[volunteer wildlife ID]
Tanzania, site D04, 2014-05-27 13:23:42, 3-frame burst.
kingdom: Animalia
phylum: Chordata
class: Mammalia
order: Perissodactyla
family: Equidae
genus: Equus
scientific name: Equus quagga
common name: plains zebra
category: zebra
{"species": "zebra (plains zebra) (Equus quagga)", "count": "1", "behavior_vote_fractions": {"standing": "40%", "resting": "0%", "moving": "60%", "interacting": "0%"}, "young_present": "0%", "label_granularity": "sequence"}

---

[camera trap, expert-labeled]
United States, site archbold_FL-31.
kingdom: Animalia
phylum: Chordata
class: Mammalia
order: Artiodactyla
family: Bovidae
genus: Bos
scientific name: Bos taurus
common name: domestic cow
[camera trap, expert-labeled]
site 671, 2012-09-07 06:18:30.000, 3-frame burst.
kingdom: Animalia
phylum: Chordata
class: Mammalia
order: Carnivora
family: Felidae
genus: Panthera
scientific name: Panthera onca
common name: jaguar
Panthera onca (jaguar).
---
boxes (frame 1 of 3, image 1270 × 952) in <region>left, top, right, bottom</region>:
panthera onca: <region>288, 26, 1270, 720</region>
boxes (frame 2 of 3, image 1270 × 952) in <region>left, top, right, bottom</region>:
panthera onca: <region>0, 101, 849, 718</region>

The problem: Lines holding the word "site" are the answer; copy each one from the records above.

Answer box:
Tanzania, site D04, 2014-05-27 13:23:42, 3-frame burst.
United States, site archbold_FL-31.
site 671, 2012-09-07 06:18:30.000, 3-frame burst.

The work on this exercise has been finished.